What to work on>
Among the lines below, tally those that hold "site". Return the number and nothing more.
╔══
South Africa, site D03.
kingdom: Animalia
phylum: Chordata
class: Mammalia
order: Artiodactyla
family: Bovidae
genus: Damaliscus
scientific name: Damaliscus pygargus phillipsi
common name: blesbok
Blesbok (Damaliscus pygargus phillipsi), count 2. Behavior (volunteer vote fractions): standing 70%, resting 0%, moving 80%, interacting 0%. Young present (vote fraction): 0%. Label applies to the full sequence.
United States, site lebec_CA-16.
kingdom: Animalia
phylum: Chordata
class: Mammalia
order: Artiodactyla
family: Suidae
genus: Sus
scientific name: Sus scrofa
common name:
╚══
The answer>
2